Auf der Bahnstrecke zwischen Mühldorf und Burghausen hat der praktische Testbetrieb für Bayerns erste reguläre Wasserstoffzugflotte begonnen. Bis zum 6. September sammelt die Südostbayernbahn (SOB) erste Erfahrungen mit dem neuen Zugtyp, bevor die Fahrzeuge Ende des Jahres offiziell den Fahrgastbetrieb aufnehmen.
Pünktlich zum Fahrplanwechsel im Dezember sollen drei der von Siemens Mobility gefertigten Wasserstofftriebzüge die bisherigen Dieselfahrzeuge auf der rund 30 Kilometer langen Strecke Mühldorf–Burghausen ersetzen. Der Einsatz erfolgt im Rahmen des Verkehrsvertrags „Linienstern Mühldorf 2025+“. Vorgestellt wurde der erste Zug Mitte Juli in Mühldorf.

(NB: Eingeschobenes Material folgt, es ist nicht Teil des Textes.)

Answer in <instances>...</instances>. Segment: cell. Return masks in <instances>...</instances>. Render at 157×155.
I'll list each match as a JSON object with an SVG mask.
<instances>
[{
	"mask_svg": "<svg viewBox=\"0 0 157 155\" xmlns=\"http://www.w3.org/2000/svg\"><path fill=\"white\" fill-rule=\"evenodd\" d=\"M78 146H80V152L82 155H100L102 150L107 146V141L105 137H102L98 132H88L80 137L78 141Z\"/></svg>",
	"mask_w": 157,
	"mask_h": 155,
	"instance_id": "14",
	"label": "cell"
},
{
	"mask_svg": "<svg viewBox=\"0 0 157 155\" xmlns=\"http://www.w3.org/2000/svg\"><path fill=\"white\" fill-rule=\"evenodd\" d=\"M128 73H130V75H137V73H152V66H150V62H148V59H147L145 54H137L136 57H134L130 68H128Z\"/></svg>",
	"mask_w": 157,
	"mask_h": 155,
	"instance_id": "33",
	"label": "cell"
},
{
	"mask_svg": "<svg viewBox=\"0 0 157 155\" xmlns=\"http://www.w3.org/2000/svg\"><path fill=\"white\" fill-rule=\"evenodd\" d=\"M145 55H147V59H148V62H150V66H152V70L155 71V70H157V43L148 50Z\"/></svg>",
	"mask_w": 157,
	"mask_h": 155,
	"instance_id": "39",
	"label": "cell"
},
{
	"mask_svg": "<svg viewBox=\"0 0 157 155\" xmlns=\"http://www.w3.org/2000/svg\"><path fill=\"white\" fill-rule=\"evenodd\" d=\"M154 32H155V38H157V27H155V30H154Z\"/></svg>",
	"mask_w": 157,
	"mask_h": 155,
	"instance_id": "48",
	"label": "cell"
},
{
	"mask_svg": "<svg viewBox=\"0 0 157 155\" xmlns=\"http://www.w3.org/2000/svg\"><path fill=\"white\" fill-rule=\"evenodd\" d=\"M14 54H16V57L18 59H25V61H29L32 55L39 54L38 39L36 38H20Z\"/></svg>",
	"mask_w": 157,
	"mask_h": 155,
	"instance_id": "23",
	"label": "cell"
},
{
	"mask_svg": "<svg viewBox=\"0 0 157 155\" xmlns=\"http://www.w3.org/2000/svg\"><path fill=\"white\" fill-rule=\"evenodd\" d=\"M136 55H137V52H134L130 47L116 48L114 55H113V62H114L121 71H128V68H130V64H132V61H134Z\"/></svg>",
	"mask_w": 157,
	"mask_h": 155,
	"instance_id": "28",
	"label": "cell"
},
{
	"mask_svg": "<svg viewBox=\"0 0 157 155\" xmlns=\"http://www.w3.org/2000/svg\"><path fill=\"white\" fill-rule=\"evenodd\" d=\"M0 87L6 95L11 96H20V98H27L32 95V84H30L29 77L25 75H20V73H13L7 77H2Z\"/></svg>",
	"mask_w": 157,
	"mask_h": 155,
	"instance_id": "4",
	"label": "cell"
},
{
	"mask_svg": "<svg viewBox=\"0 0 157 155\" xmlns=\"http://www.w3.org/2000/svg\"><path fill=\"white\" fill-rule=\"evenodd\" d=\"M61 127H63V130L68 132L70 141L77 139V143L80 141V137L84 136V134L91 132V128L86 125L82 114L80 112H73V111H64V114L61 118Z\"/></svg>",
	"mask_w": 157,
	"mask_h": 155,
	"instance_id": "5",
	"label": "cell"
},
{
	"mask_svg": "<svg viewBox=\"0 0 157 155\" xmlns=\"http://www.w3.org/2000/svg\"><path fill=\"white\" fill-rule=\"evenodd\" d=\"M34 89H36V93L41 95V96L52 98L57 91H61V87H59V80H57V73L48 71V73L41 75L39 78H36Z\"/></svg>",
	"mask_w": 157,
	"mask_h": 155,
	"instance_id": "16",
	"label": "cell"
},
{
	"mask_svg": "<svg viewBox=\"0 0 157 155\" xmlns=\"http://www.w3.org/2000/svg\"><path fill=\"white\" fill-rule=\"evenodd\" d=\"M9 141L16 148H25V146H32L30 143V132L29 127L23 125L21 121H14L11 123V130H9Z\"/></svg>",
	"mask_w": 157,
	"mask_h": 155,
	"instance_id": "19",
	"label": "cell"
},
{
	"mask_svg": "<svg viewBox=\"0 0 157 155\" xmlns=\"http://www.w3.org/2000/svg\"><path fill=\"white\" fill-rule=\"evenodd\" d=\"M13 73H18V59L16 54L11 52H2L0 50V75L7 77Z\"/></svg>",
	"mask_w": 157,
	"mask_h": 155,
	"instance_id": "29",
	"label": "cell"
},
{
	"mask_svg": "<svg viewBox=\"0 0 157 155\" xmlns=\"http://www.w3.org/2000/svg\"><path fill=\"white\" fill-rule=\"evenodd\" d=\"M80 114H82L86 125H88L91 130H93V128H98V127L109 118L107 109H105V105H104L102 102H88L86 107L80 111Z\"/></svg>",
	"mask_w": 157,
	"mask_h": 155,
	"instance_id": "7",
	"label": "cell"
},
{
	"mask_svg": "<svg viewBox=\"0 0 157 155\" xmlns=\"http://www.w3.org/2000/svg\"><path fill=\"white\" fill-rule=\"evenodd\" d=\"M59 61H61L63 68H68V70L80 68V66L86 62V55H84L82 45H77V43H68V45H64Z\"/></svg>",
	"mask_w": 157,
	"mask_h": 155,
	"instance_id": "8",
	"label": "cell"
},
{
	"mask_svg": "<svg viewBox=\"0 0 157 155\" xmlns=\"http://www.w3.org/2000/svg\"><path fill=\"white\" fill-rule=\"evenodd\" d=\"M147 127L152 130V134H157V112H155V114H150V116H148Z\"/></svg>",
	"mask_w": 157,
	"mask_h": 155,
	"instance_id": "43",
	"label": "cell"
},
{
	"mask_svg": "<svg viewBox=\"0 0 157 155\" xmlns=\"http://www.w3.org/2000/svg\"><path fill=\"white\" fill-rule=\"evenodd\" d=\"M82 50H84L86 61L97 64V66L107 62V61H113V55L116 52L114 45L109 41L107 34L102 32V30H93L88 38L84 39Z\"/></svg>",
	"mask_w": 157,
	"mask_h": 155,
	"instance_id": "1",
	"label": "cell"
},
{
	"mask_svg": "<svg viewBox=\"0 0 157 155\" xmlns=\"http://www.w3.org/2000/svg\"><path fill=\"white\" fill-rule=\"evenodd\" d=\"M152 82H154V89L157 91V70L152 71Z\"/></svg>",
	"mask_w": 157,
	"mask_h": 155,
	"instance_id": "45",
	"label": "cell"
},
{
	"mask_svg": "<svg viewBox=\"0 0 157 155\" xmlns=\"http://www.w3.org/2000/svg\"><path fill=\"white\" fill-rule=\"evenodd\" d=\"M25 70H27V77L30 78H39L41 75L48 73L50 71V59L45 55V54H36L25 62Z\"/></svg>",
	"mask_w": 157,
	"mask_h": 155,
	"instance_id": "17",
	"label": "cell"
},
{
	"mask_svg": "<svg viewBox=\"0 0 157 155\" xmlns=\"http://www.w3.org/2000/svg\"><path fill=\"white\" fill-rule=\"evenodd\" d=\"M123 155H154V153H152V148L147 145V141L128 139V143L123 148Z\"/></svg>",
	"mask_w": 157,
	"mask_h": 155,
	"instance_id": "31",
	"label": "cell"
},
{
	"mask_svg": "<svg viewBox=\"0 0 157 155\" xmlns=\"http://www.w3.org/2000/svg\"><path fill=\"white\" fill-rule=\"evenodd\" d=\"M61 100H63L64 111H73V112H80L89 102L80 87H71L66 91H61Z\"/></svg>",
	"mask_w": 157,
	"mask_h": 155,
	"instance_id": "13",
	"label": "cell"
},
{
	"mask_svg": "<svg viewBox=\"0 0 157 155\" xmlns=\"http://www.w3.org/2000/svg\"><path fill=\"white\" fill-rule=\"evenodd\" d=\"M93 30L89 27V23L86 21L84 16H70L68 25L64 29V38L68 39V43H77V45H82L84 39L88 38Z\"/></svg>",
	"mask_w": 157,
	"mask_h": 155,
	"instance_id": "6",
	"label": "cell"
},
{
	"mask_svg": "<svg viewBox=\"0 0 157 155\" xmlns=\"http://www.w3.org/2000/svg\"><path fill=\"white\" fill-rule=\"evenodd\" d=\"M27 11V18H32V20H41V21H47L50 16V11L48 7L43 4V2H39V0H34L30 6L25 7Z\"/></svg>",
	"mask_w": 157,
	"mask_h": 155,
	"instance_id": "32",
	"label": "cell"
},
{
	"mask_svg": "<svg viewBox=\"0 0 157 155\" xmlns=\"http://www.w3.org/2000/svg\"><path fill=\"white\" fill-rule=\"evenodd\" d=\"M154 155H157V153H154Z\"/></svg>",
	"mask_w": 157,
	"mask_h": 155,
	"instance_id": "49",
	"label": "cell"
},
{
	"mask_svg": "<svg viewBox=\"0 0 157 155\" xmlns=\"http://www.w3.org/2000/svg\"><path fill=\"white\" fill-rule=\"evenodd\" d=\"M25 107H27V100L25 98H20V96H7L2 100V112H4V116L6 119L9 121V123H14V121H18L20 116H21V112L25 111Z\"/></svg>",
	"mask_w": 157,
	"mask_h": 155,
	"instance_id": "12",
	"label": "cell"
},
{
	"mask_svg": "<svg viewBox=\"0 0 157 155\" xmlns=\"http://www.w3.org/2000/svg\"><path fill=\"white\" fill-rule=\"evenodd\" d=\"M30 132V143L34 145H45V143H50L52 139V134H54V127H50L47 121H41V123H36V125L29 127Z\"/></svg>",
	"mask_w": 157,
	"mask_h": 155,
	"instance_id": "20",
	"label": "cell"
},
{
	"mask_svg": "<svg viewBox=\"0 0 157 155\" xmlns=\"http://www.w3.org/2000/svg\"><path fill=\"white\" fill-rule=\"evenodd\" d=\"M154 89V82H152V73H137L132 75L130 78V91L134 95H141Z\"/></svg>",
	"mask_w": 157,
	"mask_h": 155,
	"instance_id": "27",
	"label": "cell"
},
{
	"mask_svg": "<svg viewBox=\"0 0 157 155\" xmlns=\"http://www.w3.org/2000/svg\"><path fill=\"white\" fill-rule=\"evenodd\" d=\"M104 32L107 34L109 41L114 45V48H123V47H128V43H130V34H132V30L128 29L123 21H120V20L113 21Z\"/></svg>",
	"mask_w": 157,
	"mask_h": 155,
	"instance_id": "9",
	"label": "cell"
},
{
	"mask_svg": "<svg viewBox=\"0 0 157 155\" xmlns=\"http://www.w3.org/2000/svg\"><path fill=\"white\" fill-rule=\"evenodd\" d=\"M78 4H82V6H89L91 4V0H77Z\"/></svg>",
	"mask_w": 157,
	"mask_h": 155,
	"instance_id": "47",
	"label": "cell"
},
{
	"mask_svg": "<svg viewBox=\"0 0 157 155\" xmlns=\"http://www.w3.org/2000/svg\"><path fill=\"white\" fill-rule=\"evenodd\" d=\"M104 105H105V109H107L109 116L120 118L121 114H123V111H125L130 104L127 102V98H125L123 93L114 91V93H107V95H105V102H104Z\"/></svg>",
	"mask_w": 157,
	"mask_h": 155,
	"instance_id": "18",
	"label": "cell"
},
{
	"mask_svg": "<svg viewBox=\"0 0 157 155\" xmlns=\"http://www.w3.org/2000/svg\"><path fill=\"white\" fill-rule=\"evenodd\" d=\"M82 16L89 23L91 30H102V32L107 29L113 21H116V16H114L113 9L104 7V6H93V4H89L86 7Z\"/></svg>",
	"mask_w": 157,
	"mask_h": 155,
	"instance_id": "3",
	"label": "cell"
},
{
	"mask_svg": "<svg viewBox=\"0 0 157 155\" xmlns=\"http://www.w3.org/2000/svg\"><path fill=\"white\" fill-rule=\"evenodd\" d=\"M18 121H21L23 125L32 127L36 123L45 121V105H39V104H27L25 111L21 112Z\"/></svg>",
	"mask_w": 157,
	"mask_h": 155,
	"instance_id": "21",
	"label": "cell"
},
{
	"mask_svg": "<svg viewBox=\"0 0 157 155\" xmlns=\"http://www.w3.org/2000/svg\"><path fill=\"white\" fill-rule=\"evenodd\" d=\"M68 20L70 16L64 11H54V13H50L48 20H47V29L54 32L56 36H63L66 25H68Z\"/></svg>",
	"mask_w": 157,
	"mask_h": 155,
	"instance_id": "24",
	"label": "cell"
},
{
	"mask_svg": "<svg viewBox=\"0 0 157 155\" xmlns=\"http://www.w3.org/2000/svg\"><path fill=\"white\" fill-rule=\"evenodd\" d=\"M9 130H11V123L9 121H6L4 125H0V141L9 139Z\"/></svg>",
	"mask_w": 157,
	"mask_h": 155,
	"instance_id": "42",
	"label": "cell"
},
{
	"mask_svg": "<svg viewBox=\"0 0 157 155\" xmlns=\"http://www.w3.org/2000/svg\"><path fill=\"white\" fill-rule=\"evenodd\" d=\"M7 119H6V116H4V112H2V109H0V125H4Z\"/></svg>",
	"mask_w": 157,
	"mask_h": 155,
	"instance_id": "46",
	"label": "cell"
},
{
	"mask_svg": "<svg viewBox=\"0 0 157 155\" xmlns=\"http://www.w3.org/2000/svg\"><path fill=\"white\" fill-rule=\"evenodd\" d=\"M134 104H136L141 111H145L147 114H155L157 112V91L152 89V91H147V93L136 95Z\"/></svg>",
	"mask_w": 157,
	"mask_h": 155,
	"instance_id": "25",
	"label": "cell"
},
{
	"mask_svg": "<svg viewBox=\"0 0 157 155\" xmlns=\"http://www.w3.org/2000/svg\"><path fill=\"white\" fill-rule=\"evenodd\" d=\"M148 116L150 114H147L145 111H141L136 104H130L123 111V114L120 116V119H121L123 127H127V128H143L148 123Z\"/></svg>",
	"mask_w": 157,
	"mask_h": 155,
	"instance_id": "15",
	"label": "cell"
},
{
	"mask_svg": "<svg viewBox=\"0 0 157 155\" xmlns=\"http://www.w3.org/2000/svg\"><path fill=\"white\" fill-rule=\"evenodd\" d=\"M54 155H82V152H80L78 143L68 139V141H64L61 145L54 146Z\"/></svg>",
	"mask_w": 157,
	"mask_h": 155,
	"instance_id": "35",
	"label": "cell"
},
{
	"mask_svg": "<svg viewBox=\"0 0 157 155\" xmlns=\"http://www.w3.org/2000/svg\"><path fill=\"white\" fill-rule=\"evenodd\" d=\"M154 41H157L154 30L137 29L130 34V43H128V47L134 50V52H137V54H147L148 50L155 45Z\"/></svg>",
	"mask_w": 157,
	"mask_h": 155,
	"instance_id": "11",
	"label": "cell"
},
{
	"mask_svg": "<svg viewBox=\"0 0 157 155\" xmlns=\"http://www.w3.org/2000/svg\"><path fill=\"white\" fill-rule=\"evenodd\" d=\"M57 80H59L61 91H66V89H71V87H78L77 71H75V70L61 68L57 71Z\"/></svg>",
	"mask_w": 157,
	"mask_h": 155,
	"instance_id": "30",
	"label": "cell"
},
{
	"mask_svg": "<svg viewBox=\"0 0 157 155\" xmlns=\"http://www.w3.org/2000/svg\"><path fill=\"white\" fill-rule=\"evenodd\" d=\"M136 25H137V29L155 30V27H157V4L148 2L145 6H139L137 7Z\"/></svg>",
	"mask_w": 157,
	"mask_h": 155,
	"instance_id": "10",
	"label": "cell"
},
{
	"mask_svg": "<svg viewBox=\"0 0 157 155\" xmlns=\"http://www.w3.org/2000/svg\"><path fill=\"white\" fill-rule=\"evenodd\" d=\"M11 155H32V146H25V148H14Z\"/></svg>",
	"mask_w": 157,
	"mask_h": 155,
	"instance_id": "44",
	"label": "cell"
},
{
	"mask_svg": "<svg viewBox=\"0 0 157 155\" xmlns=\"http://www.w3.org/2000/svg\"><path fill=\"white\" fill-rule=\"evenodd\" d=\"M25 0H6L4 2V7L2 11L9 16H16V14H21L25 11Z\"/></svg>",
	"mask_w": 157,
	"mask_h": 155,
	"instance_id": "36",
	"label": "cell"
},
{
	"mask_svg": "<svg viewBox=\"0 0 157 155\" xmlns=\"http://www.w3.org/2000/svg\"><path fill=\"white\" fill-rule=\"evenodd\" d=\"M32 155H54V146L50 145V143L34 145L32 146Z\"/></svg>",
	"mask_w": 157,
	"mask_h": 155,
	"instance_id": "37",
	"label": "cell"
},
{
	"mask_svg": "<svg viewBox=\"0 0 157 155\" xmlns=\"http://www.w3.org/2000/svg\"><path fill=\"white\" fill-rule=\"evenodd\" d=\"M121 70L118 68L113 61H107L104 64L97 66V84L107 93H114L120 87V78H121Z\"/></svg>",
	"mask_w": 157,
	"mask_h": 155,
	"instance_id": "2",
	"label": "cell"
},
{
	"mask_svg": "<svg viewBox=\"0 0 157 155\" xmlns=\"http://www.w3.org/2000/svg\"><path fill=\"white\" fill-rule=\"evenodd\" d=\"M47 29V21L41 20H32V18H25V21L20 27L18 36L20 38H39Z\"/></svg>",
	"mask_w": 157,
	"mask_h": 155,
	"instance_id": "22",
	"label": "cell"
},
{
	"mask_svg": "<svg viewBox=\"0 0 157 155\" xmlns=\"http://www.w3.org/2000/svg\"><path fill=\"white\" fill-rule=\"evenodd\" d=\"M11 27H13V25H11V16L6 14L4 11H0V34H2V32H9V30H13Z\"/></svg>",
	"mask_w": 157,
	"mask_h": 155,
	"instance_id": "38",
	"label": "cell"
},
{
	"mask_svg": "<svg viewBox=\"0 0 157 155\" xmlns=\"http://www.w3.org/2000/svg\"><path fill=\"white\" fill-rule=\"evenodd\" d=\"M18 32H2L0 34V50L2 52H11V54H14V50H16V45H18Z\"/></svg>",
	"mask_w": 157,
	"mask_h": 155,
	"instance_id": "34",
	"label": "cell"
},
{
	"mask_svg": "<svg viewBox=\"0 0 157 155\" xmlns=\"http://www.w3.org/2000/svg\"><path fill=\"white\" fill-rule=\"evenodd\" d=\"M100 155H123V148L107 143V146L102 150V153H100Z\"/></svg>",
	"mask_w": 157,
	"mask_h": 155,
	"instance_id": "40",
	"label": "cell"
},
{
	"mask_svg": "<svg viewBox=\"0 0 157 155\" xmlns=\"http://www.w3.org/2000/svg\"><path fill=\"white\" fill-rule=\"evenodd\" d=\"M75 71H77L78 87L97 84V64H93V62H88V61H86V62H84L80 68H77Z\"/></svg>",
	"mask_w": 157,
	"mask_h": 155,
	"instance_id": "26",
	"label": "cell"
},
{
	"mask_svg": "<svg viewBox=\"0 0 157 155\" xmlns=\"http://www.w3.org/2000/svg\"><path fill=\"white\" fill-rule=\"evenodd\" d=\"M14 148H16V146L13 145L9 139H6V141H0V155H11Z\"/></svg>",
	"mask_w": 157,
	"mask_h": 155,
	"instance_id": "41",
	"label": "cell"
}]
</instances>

Emissionsfrei und leise auf nicht elektrifizierten Strecken
Die Fahrzeuge läuten den ersten Regelbetrieb mit Wasserstofftriebzügen im bayerischen Schienenpersonennahverkehr (SPNV) ein. Die Züge sind speziell für Strecken ohne Oberleitung konzipiert, fahren lokal emissionsfrei und sind deutlich leiser als Dieselzüge. Betankt werden sie an einer eigens errichteten Wasserstofftankstelle der DB Energie in Mühldorf, die zu 100 Prozent mit Ökostrom betrieben wird.
Das Projekt wird mit insgesamt rund 8,2 Millionen Euro aus Bundesmitteln sowie dem EU-Wiederaufbaufonds „NextGenerationEU“ gefördert. Davon entfallen etwa 4,4 Millionen Euro auf die Beschaffung der Züge und 3,8 Millionen Euro auf die Tankinfrastruktur.
Bis 2040 will Bayern Dieselzüge ersetzen
Neben Wasserstoff setzt Bayern für den Ausstieg aus dem Diesel auch auf den Ausbau von Oberleitungen sowie auf batterieelektrische Züge. Der Freistaat verfolgt das Ziel, den Dieselbetrieb im regionalen Schienenverkehr bis 2040 vollständig zu beenden.